NEW YORK – The new Tappan Zee Bridge that is under construction will not be called the Tappan Zee Bridge when it fully opens next year. A bill in the state legislature to name it the Mario Cuomo Bridge after the late governor and father of current Governor Andrew Cuomo, was slipped into a special legislative session recently.
The vast majority of Rockland and Westchester County residents polled by Reclaim New York do not approve of the name change, according to a poll conducted for the organization.
For over a half-century, the Tappan Zee has spanned the Hudson River connecting the two counties.
Those surveyed opposed the renaming of the bridge, which is officially the Governor Malcolm Wilson Tappan Zee Bridge, by a more than 20-point margin.
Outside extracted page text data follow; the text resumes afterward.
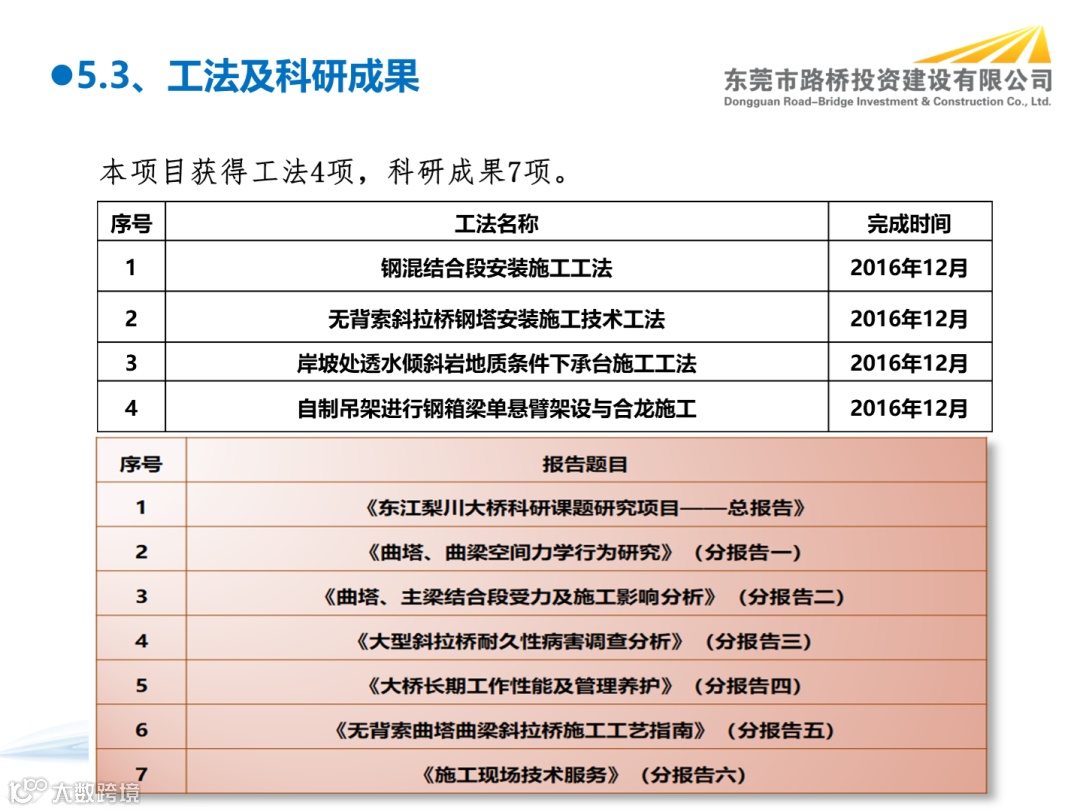 ●5.3、工法及科研成果

东莞市路桥投资建设有限公司
Dongguan Road-Bridge Investment & Construction Co., Ltd.

本项目获得工法4项，科研成果7项。

| 序号 | 工法名称 | 完成时间 |
|---|---|---|
| 1 | 钢混结合段安装施工工法 | 2016年12月 |
| 2 | 无背索斜拉桥钢塔安装施工技术工法 | 2016年12月 |
| 3 | 岸坡处透水倾斜岩地质条件下承台施工工法 | 2016年12月 |
| 4 | 自制吊架进行钢箱梁单悬臂架设与合龙施工 | 2016年12月 |

| 序号 | 报告题目 |
|---|---|
| 1 | 《东江梨川大桥科研课题研究项目——总报告》 |
| 2 | 《曲塔、曲梁空间力学行为研究》（分报告一） |
| 3 | 《曲塔、主梁结合段受力及施工影响分析》（分报告二） |
| 4 | 《大型斜拉桥耐久性病害调查分析》（分报告三） |
| 5 | 《大桥长期工作性能及管理养护》（分报告四） |
| 6 | 《无背索曲塔曲梁斜拉桥施工工艺指南》（分报告五） |
| 7 | 《施工现场技术服务》（分报告六） |

大数跨境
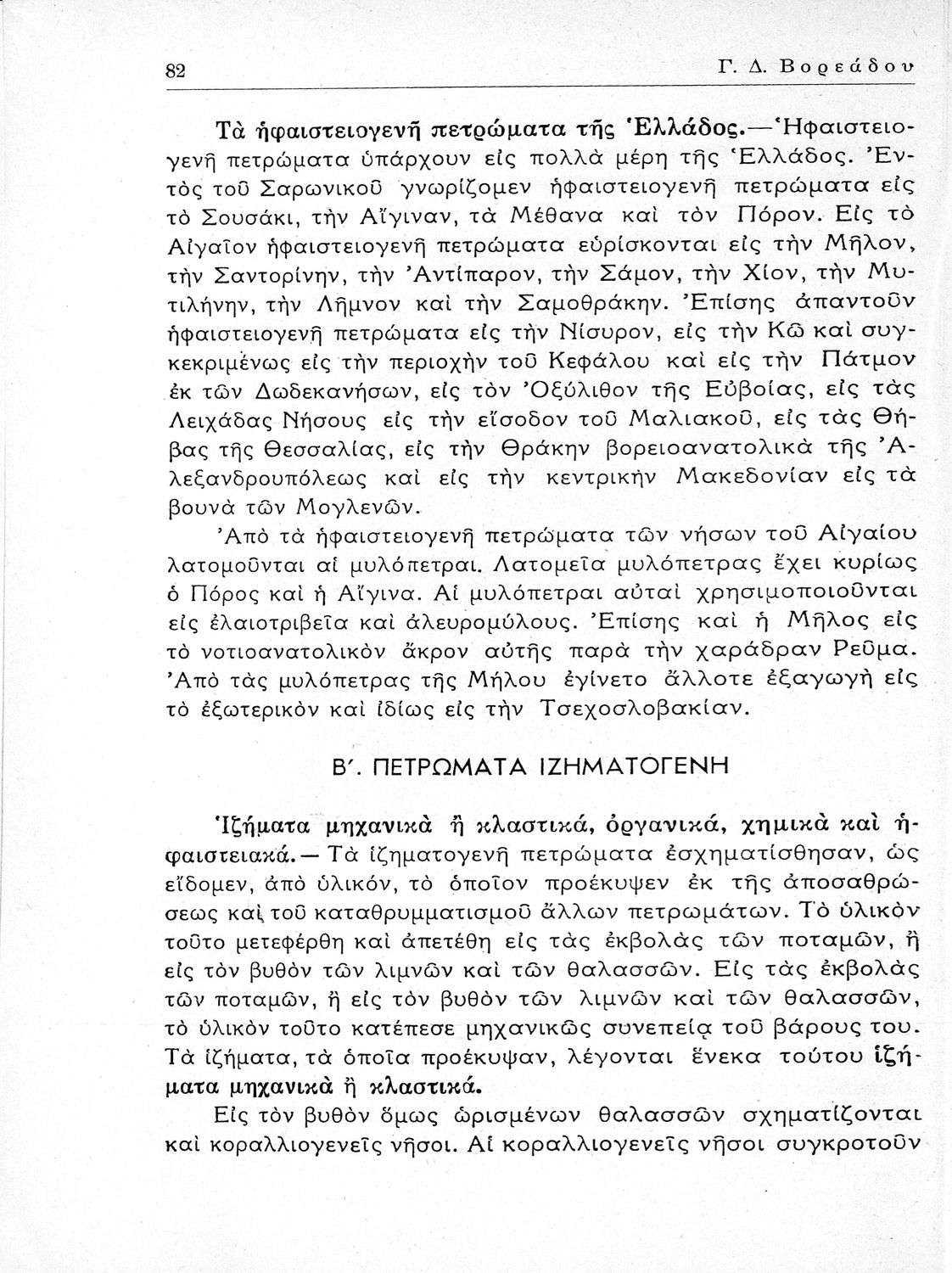 82 Γ. Δ. Βορεάδου

Τὰ ἡφαιστειογενῆ πετρώματα τῆς Ἑλλάδος.—Ἡφαιστειογενῆ πετρώματα ὑπάρχουν εἰς πολλὰ μέρη τῆς Ἑλλάδος. Ἐντὸς τοῦ Σαρωνικοῦ γνωρίζομεν ἡφαιστειογενῆ πετρώματα εἰς τὸ Σουσάκι, τὴν Αἴγιναν, τὰ Μέθανα καὶ τὸν Πόρον. Εἰς τὸ Αἰγαῖον ἡφαιστειογενῆ πετρώματα εὑρίσκονται εἰς τὴν Μῆλον, τὴν Σαντορίνην, τὴν Ἀντίπαρον, τὴν Σάμον, τὴν Χίον, τὴν Μυτιλήνην, τὴν Λῆμνον καὶ τὴν Σαμοθράκην. Ἐπίσης ἀπαντοῦν ἡφαιστειογενῆ πετρώματα εἰς τὴν Νίσυρον, εἰς τὴν Κῶ καὶ συγκεκριμένως εἰς τὴν περιοχὴν τοῦ Κεφάλου καὶ εἰς τὴν Πάτμον ἐκ τῶν Δωδεκανήσων, εἰς τὸν Ὀξύλιθον τῆς Εὐβοίας, εἰς τὰς Λειχάδας Νήσους εἰς τὴν εἴσοδον τοῦ Μαλιακοῦ, εἰς τὰς Θήβας τῆς Θεσσαλίας, εἰς τὴν Θράκην βορειοανατολικὰ τῆς Ἀλεξανδρουπόλεως καὶ εἰς τὴν κεντρικὴν Μακεδονίαν εἰς τὰ βουνὰ τῶν Μογλενῶν.

Ἀπὸ τὰ ἡφαιστειογενῆ πετρώματα τῶν νήσων τοῦ Αἰγαίου λατομοῦνται αἱ μυλόπετραι. Λατομεῖα μυλόπετρας ἔχει κυρίως ὁ Πόρος καὶ ἡ Αἴγινα. Αἱ μυλόπετραι αὐταὶ χρησιμοποιοῦνται εἰς ἐλαιοτριβεῖα καὶ ἀλευρομύλους. Ἐπίσης καὶ ἡ Μῆλος εἰς τὸ νοτιοανατολικὸν ἄκρον αὐτῆς παρὰ τὴν χαράδραν Ρεῦμα. Ἀπὸ τὰς μυλόπετρας τῆς Μήλου ἐγίνετο ἄλλοτε ἐξαγωγὴ εἰς τὸ ἐξωτερικὸν καὶ ἰδίως εἰς τὴν Τσεχοσλοβακίαν.

Β΄. ΠΕΤΡΩΜΑΤΑ ΙΖΗΜΑΤΟΓΕΝΗ

Ἰζήματα μηχανικὰ ἢ κλαστικά, ὀργανικά, χημικὰ καὶ ἡφαιστειακά.— Τὰ ἰζηματογενῆ πετρώματα ἐσχηματίσθησαν, ὡς εἴδομεν, ἀπὸ ὑλικόν, τὸ ὁποῖον προέκυψεν ἐκ τῆς ἀποσαθρώσεως καὶ τοῦ καταθρυμματισμοῦ ἄλλων πετρωμάτων. Τὸ ὑλικὸν τοῦτο μετεφέρθη καὶ ἀπετέθη εἰς τὰς ἐκβολὰς τῶν ποταμῶν, ἢ εἰς τὸν βυθὸν τῶν λιμνῶν καὶ τῶν θαλασσῶν. Εἰς τὰς ἐκβολὰς τῶν ποταμῶν, ἢ εἰς τὸν βυθὸν τῶν λιμνῶν καὶ τῶν θαλασσῶν, τὸ ὑλικὸν τοῦτο κατέπεσε μηχανικῶς συνεπείᾳ τοῦ βάρους του. Τὰ ἰζήματα, τὰ ὁποῖα προέκυψαν, λέγονται ἕνεκα τούτου ἰζήματα μηχανικὰ ἢ κλαστικά.

Εἰς τὸν βυθὸν ὅμως ὡρισμένων θαλασσῶν σχηματίζονται καὶ κοραλλιογενεῖς νῆσοι. Αἱ κοραλλιογενεῖς νῆσοι συγκροτοῦν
Only 14.7 percent of respondents said the new bridge should be named after the former governor.
“People aren’t stupid,” said Reclaim New York Executive Director Brandon Muir. “When you figure they are calling a special session to change the name of the bridge and not address ethics reform, tax reform, transportation issues, it really becomes appalling to think that they call this government service delivery.”
When voters learned the governor and legislature used a constitutional provision reserved for emergencies to ram the bridge naming through with little to no public debate, the number opposing the bridge renaming rose to 77 percent.
The Reclaim New York poll said a majority of those polled were inclined not to support those lawmakers who supported “the backroom deal” dubbed “Cuomo Bridge-gate” by the group.
Also, 65 percent of those polled said they were unwilling to pay more than $1 extra in the toll for the crossing on the $4 million bridge. The state has yet to say what the toll will be.